Kelli Dunlap

Waterlogged Innocence

Sarah Jane disappeared when I was seven years old. Today her body washed up on shore, as Lake Superior coughed up another of her dead. A sodden child in a tattered dress lays broken upon the sand. True to the frigid nature of the water, the corpse is quite recognizable; a fact that aggravates the discovery and the town is tossed into tumultuous grief all over again.

I remember the first time clearly.

The town mourned as one. Women gathered on corners while the men collected in the bars. Flyers were hung on every post, building, and parked car. Schools called in therapists for general assembly. Paranoia ran free in our little tourist town and children were no longer allowed to play unsupervised. That was the year innocence was lost, and my dad started locking the door at night.

Crying for justice, they mumbled prayers for Sarah Jane Preston, my childhood best friend. I was the last person to see her alive, playing down by the train tracks at the water’s edge that day. The late October afternoon was growing dark, and I wanted to go home. She didn’t. We fought briefly before I took my brother’s fishing gear and strode home to forget the whole thing. To forget about Sarah Jane. Until now.

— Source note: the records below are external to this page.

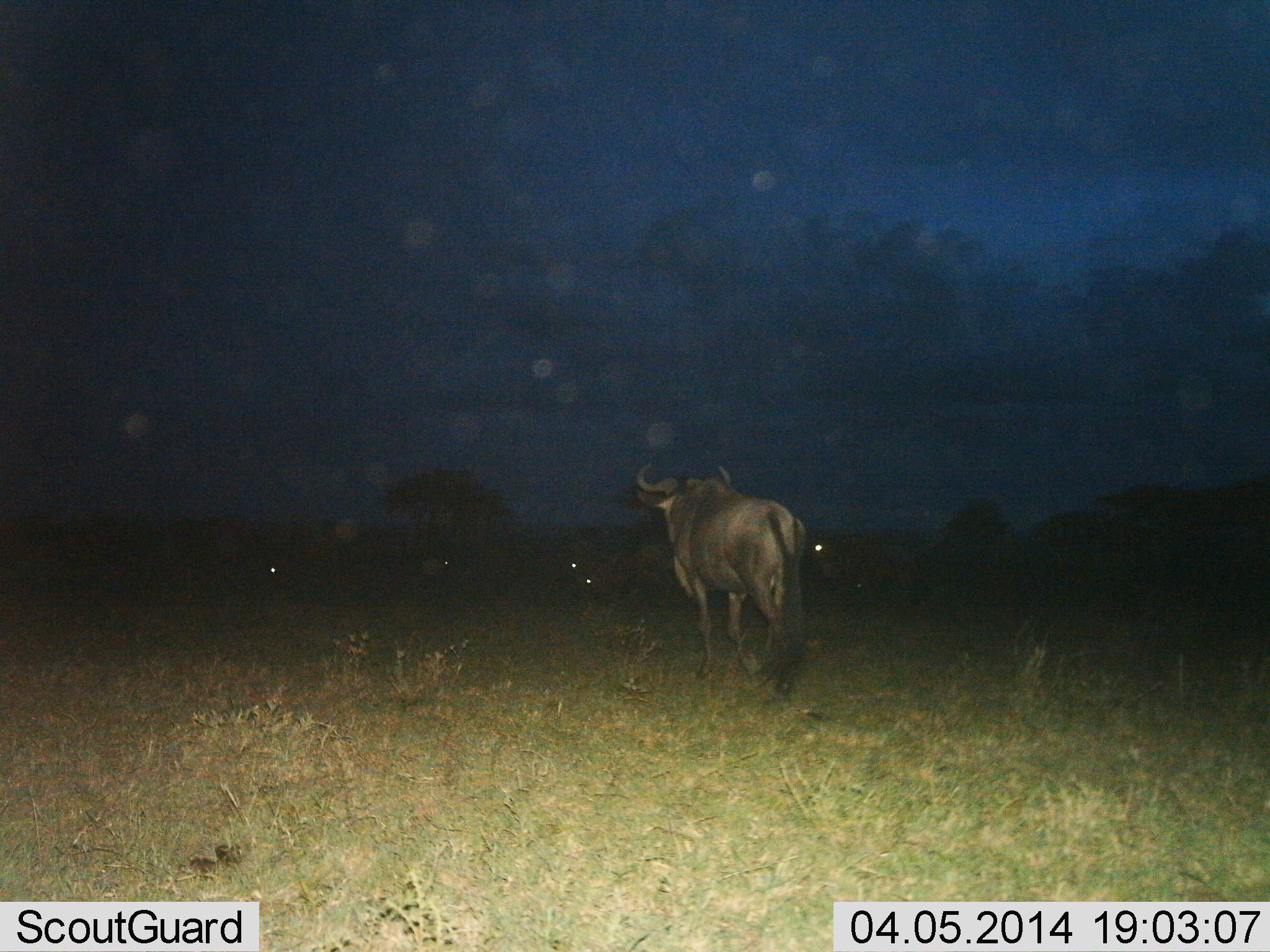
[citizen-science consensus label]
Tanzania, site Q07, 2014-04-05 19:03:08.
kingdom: Animalia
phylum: Chordata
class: Mammalia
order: Artiodactyla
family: Bovidae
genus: Connochaetes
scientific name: Connochaetes taurinus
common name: blue wildebeest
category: wildebeest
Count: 6.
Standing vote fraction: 60%.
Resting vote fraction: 10%.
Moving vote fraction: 30%.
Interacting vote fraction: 0%.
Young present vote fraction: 0%.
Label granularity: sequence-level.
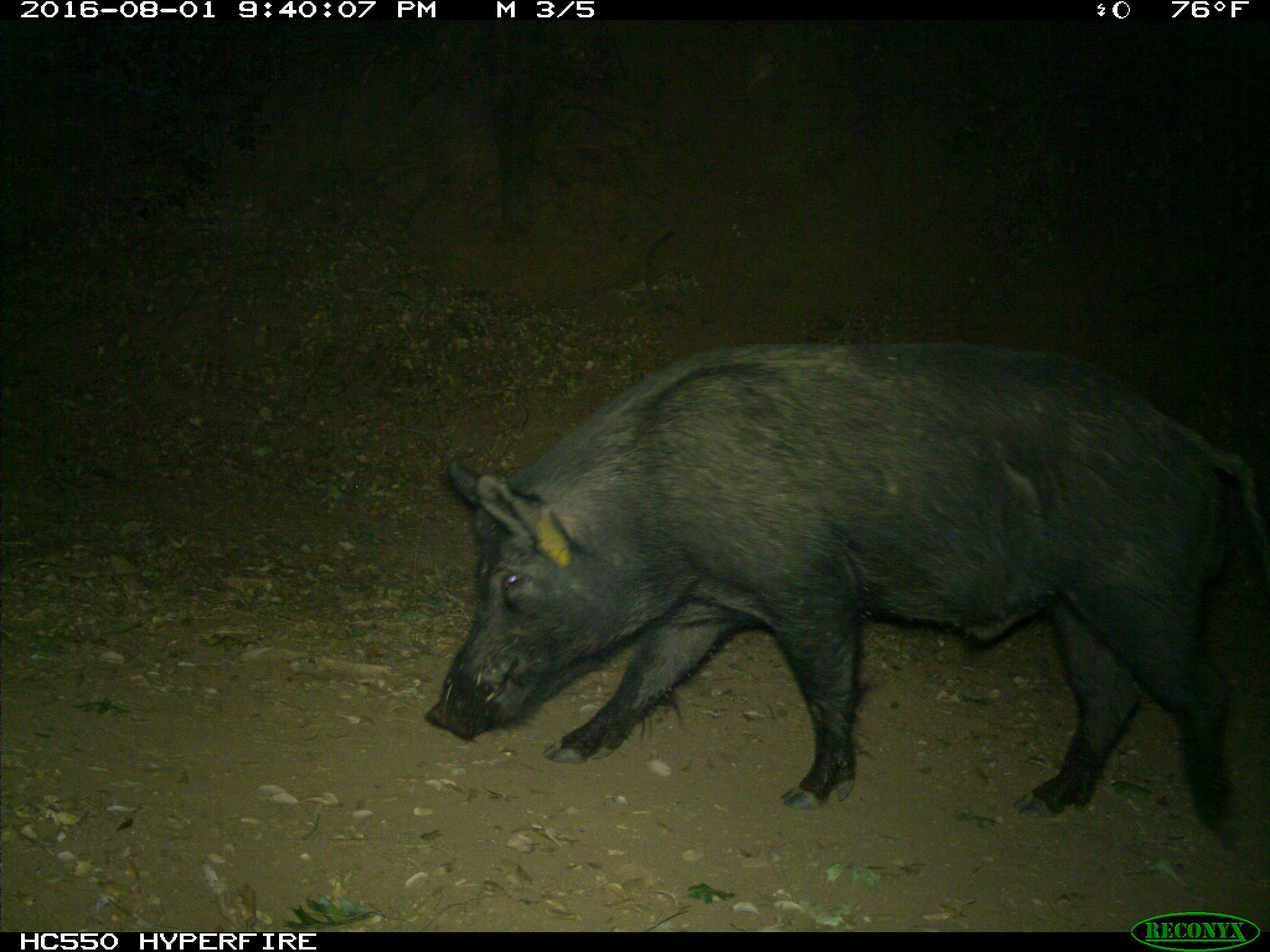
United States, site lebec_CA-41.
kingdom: Animalia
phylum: Chordata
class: Mammalia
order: Artiodactyla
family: Suidae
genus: Sus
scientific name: Sus scrofa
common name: wild boar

Accompanied by the smell of thawing decay, the town gathers at the waterfront. I remember what happened as they look at me. In their eyes I see a strange blend of sympathy and a silent plea for answers.

Anxious, the gathering crowd pushes at each other for a better view. The scent of fear and curiosity intertwine and hang in the air around us. Some are too young to remember, others too old to forget. And here, at the front of the crowd is Mrs. Preston, a crumpled image of her former self. Ever positive, ever hopeful, she sits now with red-rimmed eyes and a slack jaw. My hand rests on her back in silent support, shaking in revelation rather than sympathy.

Police move away from the body briefly and the onlookers gasp in unison. Her flaccid gray skin is pockmarked with bits of decay. Her golden hair is all but gone; the few strands that remain are drained of color. An officer slips in the sand and jars little Sarah, causing her head to roll this way. Her empty eye sockets look at me, through me, and I straighten as if slapped.

I wonder whether or not DNA can survive twenty years in the cold depths of shipwrecks and sturgeons. I silently question if anyone else sees the small black marks around her neck, still evident after all these years. Do they realize they were made by the hands of a child. Do they remember I was the last to see her alive?

I recall that day like it was yesterday, and wonder if I smell like fear, or curiosity.